++++ Supplied data

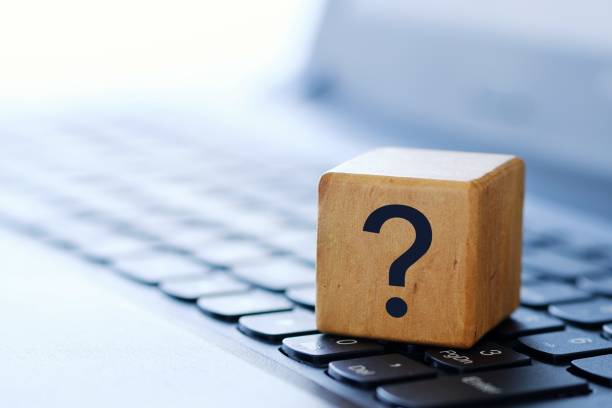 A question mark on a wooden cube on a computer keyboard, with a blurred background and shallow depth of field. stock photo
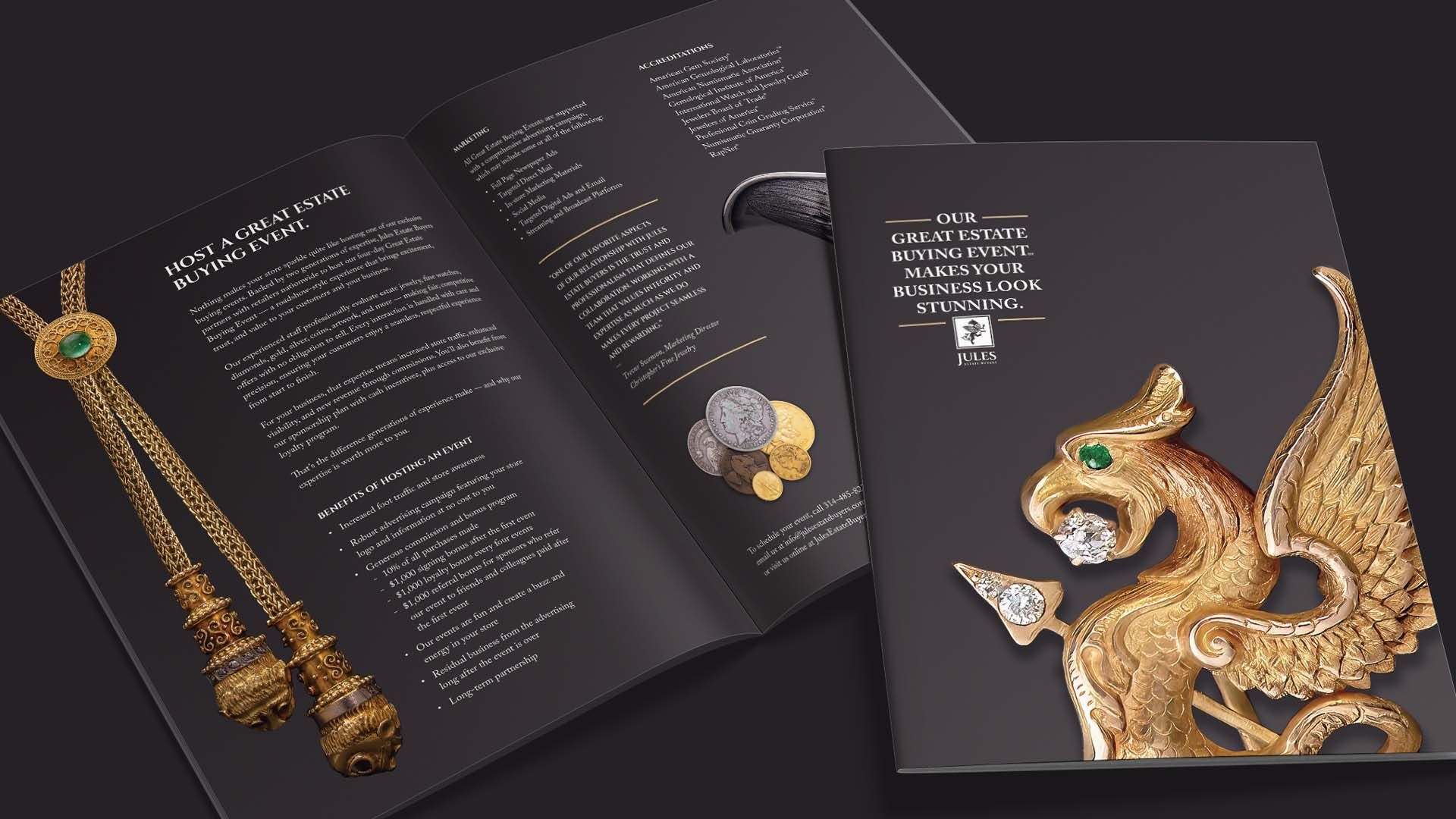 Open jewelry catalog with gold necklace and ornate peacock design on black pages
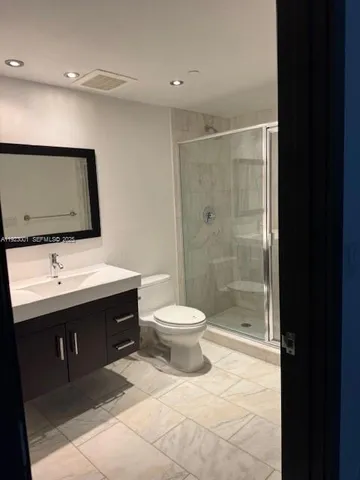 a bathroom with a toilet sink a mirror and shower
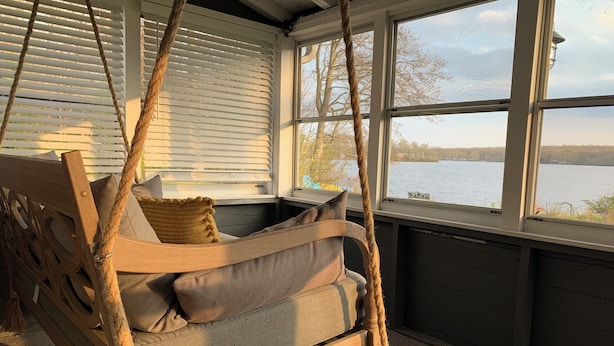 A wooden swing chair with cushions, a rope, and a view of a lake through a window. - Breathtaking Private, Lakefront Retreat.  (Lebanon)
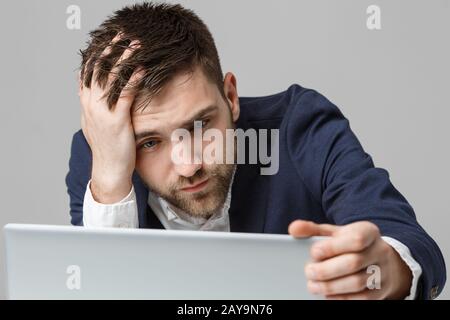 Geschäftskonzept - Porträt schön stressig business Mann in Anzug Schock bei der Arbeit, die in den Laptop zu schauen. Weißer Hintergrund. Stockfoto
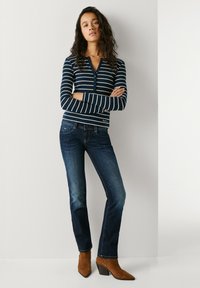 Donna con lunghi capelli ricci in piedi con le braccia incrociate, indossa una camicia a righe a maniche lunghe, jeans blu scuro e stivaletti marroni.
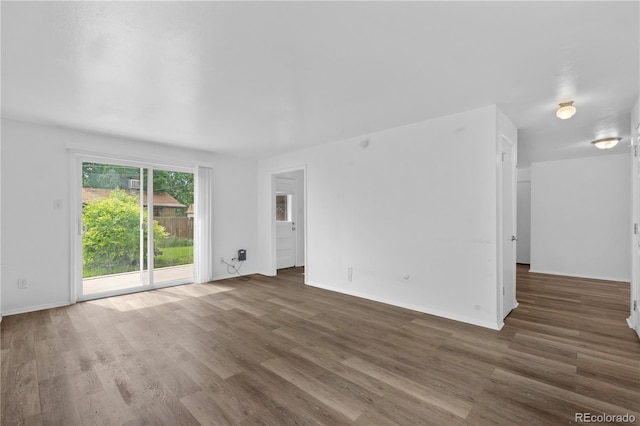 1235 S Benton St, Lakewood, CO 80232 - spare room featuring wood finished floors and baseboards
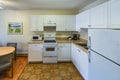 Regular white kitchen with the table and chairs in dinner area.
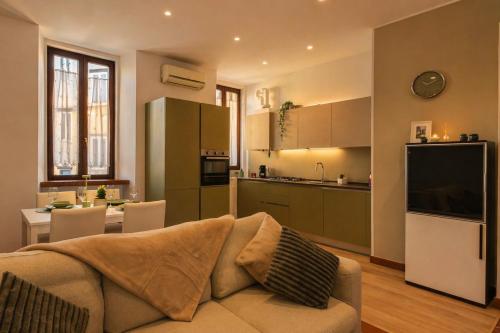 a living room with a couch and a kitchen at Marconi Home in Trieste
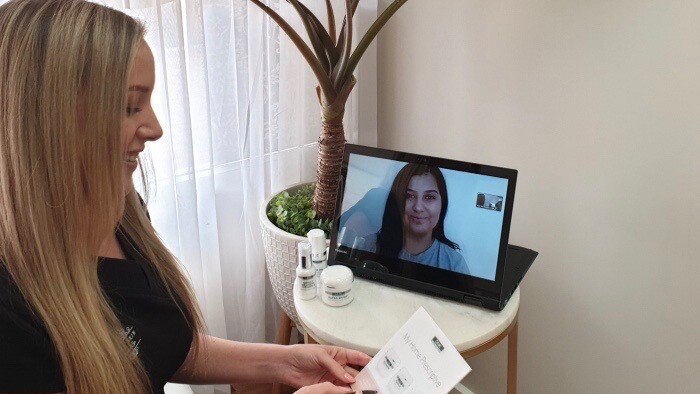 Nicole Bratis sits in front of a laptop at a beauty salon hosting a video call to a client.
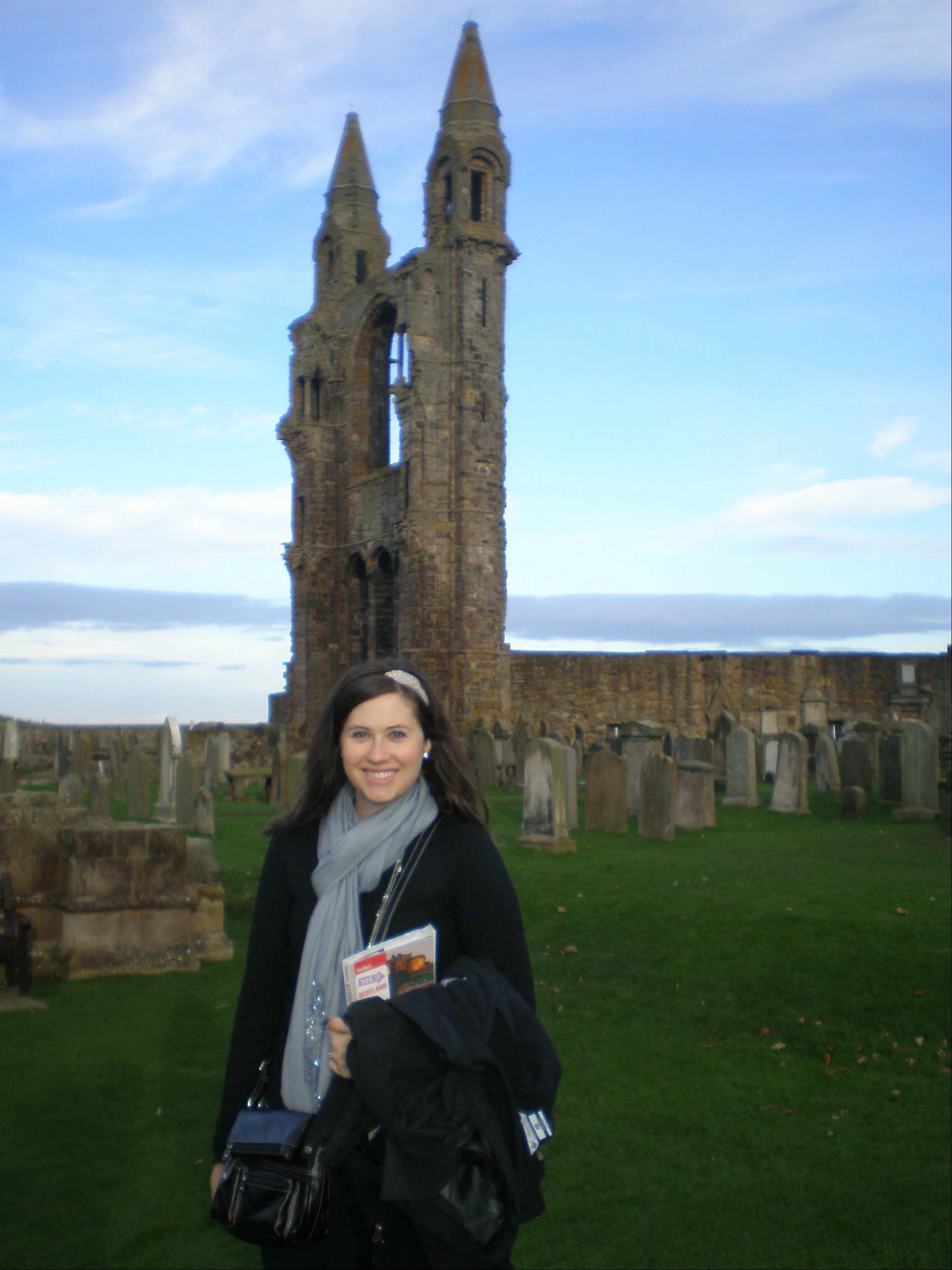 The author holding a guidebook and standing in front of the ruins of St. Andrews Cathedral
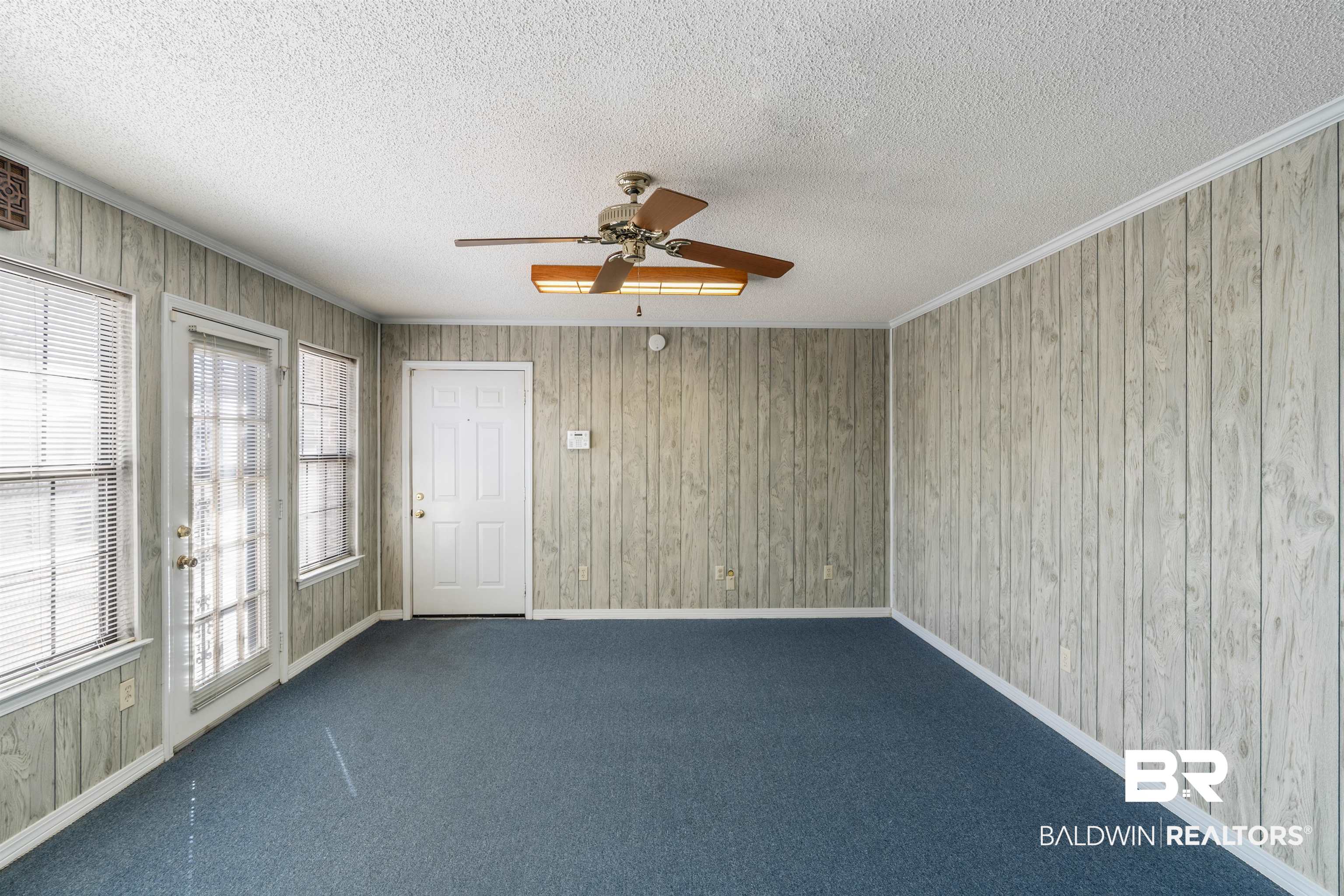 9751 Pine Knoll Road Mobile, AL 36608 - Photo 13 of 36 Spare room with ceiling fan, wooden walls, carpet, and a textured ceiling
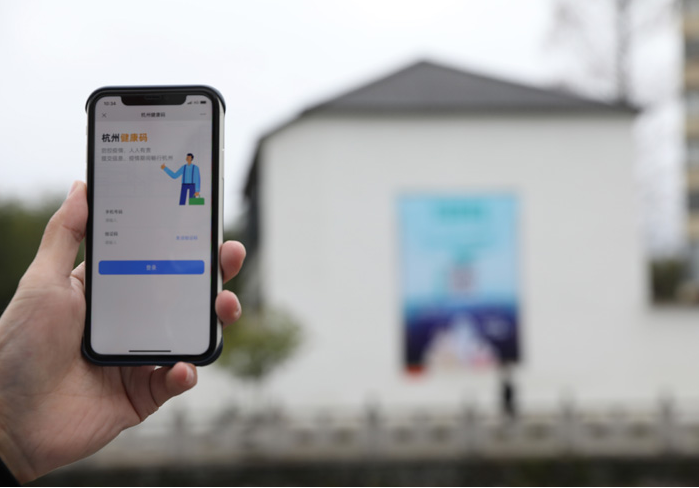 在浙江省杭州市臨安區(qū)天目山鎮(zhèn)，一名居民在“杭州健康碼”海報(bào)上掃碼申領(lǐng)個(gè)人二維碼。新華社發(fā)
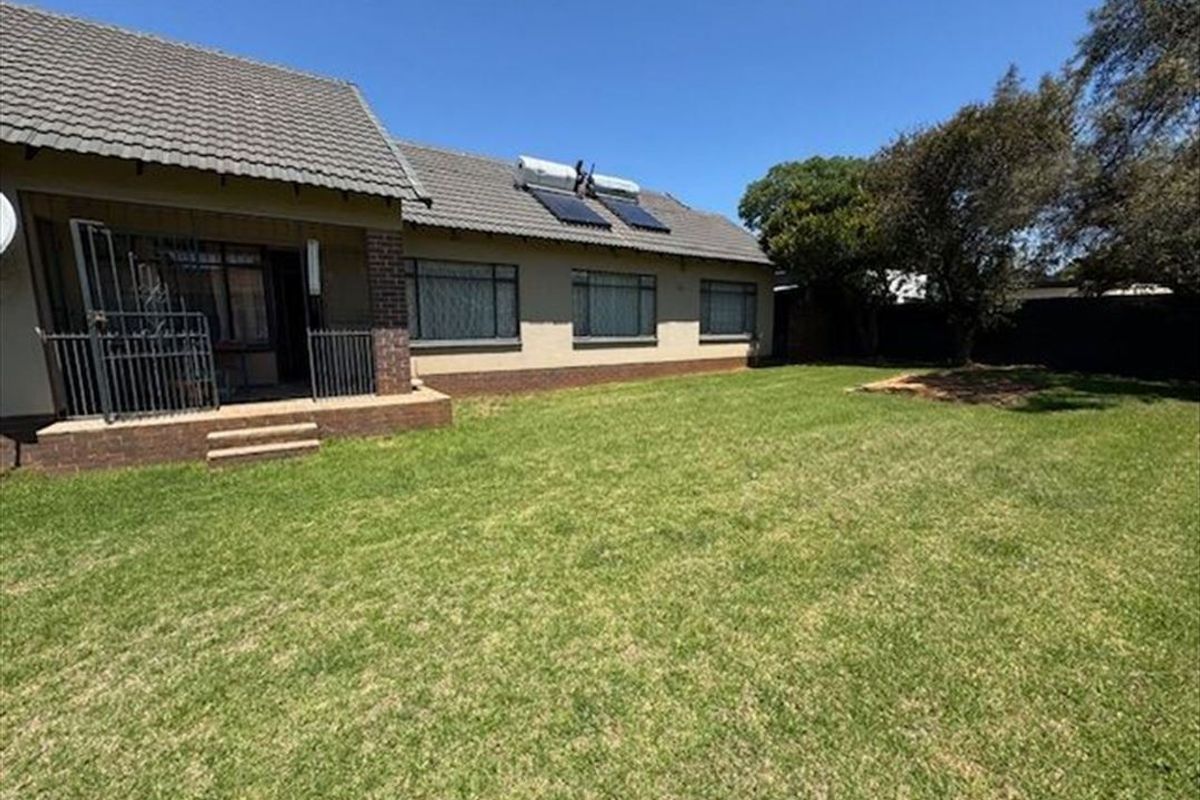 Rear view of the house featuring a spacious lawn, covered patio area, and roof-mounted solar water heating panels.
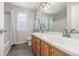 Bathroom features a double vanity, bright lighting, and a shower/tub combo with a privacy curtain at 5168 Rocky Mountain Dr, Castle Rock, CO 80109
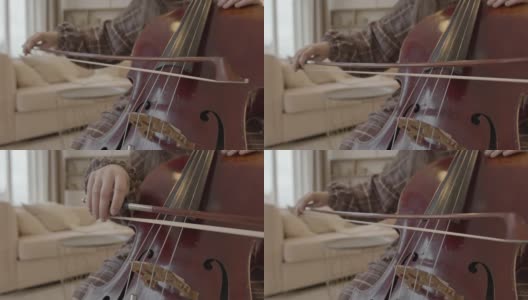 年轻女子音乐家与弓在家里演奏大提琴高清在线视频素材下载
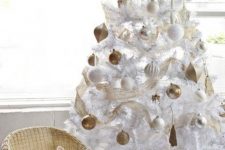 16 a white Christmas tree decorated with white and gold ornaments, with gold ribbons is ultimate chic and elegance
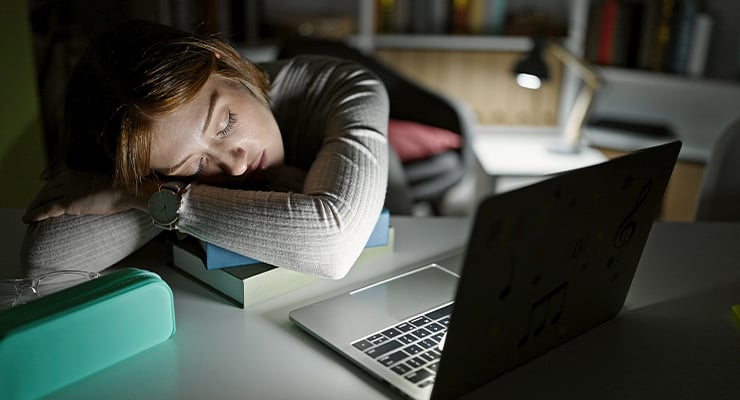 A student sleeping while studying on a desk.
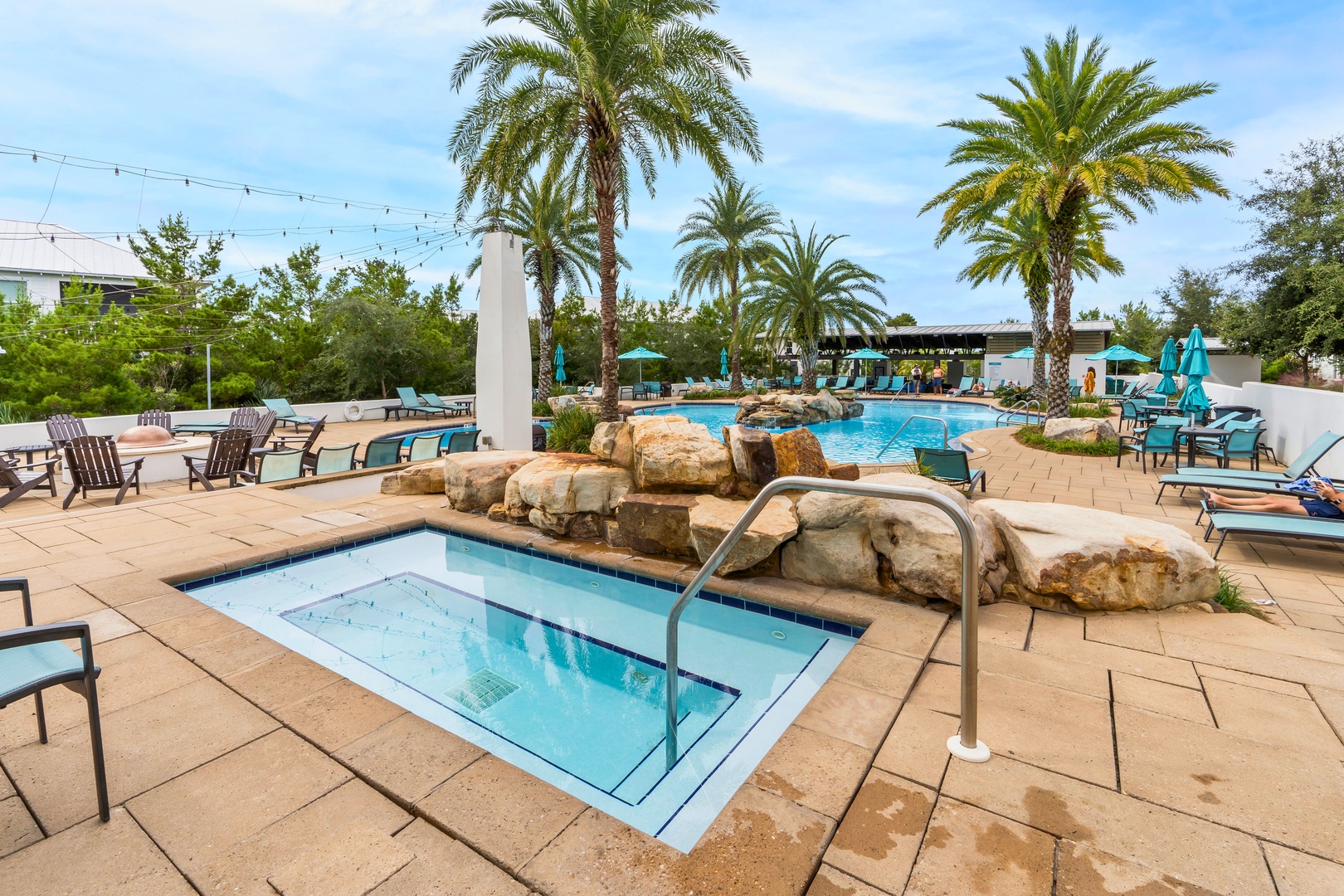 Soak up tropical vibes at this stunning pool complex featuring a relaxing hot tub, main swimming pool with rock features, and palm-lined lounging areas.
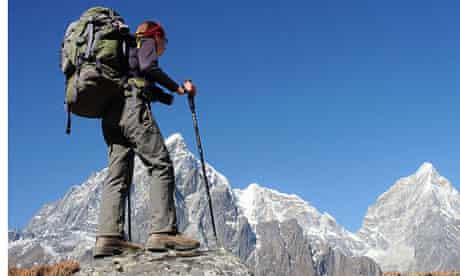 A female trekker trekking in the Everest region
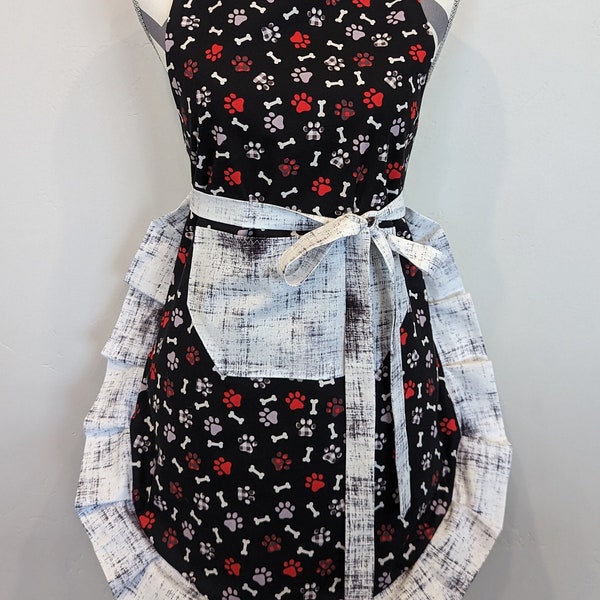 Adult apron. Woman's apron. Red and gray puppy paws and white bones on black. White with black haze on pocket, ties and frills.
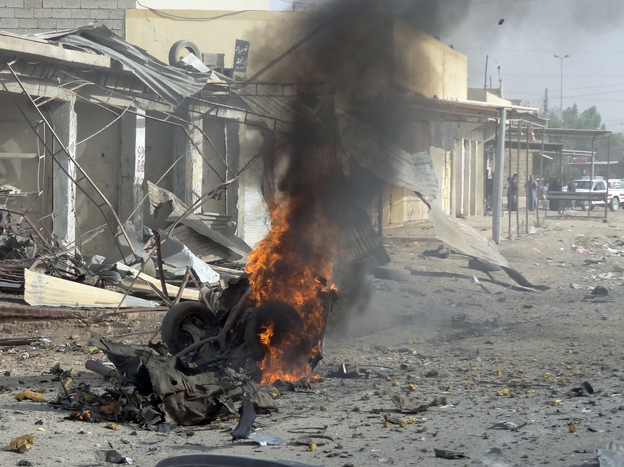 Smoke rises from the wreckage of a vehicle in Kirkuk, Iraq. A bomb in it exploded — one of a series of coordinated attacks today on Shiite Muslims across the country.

++++++++

__Exercise goal__: Reproduce the text of every entry above word for word and in the same order, with the pictures left out.

__Task solution__:
 A question mark on a wooden cube on a computer keyboard, with a blurred background and shallow depth of field. stock photo
 Open jewelry catalog with gold necklace and ornate peacock design on black pages
 a bathroom with a toilet sink a mirror and shower
 A wooden swing chair with cushions, a rope, and a view of a lake through a window. - Breathtaking Private, Lakefront Retreat.  (Lebanon)
 Geschäftskonzept - Porträt schön stressig business Mann in Anzug Schock bei der Arbeit, die in den Laptop zu schauen. Weißer Hintergrund. Stockfoto
 Donna con lunghi capelli ricci in piedi con le braccia incrociate, indossa una camicia a righe a maniche lunghe, jeans blu scuro e stivaletti marroni.
 1235 S Benton St, Lakewood, CO 80232 - spare room featuring wood finished floors and baseboards
 Regular white kitchen with the table and chairs in dinner area.
 a living room with a couch and a kitchen at Marconi Home in Trieste
 Nicole Bratis sits in front of a laptop at a beauty salon hosting a video call to a client.
 The author holding a guidebook and standing in front of the ruins of St. Andrews Cathedral
 9751 Pine Knoll Road Mobile, AL 36608 - Photo 13 of 36 Spare room with ceiling fan, wooden walls, carpet, and a textured ceiling
 在浙江省杭州市臨安區(qū)天目山鎮(zhèn)，一名居民在“杭州健康碼”海報(bào)上掃碼申領(lǐng)個(gè)人二維碼。新華社發(fā)
 Rear view of the house featuring a spacious lawn, covered patio area, and roof-mounted solar water heating panels.
 Bathroom features a double vanity, bright lighting, and a shower/tub combo with a privacy curtain at 5168 Rocky Mountain Dr, Castle Rock, CO 80109
 年轻女子音乐家与弓在家里演奏大提琴高清在线视频素材下载
 16 a white Christmas tree decorated with white and gold ornaments, with gold ribbons is ultimate chic and elegance
 A student sleeping while studying on a desk.
 Soak up tropical vibes at this stunning pool complex featuring a relaxing hot tub, main swimming pool with rock features, and palm-lined lounging areas.
 A female trekker trekking in the Everest region
 Adult apron. Woman's apron. Red and gray puppy paws and white bones on black. White with black haze on pocket, ties and frills.
 Smoke rises from the wreckage of a vehicle in Kirkuk, Iraq. A bomb in it exploded — one of a series of coordinated attacks today on Shiite Muslims across the country.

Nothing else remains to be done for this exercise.